• Tasks
a – In the renovation reminiscence, where was the maintenance foreman's office located?
b – Return the passage of the renovation reminiscence starting with "At lunch the" and going on through "the hole anymore.".

• Document excerpt
⁂

At lunch the other day, some of the staff were reminiscing about the times before and during construction and having a bit of a laugh. Yes, we have finally reached the stage where you can laugh, meaning enough time has transpired where humour replaces horror. We still remember just prior to construction how small exploratory holes were opened up in a few places in walls and ceilings and we griped how it looked tacky having these holes not covered because, hey, we were always proud of the place. Little did we know at that time that when the ceiling was completely torn off, you really didn’t notice the hole anymore.

We all supported the decision made from the get-go — to keep the facility open to the public as best as possible throughout the process. I know there are a few wedding albums out there that show the Creston Room reception being held on plywood floors with no ceiling but it was also amazing how understanding most people were and how you could decorate a warehouse setting and make it look pretty good. Remember how our programmers Andrea and Brooke were sequestered in the old building inspector’s office across the lobby from the main office? You would see their bright shiny faces through the windows, occasionally with dust masks on, and eventually really close together when their office got sliced in half to make the data room. We also laugh (because it wasn’t us) at the maintenance foreman’s office under the bleachers where you didn’t need to put your lunch in the fridge and you occasionally arrived to find a puddle of pop on your desk from someone’s spill on the bleacher seats that seeped through the cracks.

I have to take my hat off to our fitness patrons and instructors who were in a constant state of flux, never knowing what room or temperature they were facing. It didn’t matter that staff were constantly sweeping or mopping; the fitness people always had dirty hands from doing floor exercises. At one point, they were working out in the Creston Room but in order to go to the washroom, they had to pass through a construction door and into an area that, because the front of the building was gone, was less than ideal temperature until you reached the powder room. Unfortunately, for one patron, the door latched behind and there she remained until the rest of the class started to wonder why it was taking so long. I still feel bad about that but luckily that person knows she can hold that chit on me until I am well into a nursing home and I can’t quip my way out of it.

⁂

(Scene-based reasoning records)
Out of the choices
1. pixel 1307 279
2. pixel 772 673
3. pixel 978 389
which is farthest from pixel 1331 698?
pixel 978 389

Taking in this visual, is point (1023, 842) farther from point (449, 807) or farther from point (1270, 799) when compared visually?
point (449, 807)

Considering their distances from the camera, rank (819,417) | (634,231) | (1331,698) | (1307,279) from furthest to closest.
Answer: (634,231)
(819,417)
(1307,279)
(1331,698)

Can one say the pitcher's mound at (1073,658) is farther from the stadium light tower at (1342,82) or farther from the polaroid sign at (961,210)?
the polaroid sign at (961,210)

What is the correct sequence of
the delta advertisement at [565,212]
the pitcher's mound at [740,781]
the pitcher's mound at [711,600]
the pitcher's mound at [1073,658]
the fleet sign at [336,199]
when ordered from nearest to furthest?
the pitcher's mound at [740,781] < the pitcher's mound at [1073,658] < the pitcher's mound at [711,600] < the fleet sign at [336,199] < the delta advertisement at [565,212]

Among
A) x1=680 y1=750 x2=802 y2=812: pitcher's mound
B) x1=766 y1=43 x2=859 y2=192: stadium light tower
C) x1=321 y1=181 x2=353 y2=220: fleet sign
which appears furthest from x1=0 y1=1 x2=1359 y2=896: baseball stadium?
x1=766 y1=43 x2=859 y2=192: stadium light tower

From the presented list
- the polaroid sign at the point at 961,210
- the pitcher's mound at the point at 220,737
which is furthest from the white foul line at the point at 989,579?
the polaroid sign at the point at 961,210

⁂

• Answer list
a – Under the bleachers.

b –
At lunch the other day, some of the staff were reminiscing about the times before and during construction and having a bit of a laugh. Yes, we have finally reached the stage where you can laugh, meaning enough time has transpired where humour replaces horror. We still remember just prior to construction how small exploratory holes were opened up in a few places in walls and ceilings and we griped how it looked tacky having these holes not covered because, hey, we were always proud of the place. Little did we know at that time that when the ceiling was completely torn off, you really didn’t notice the hole anymore.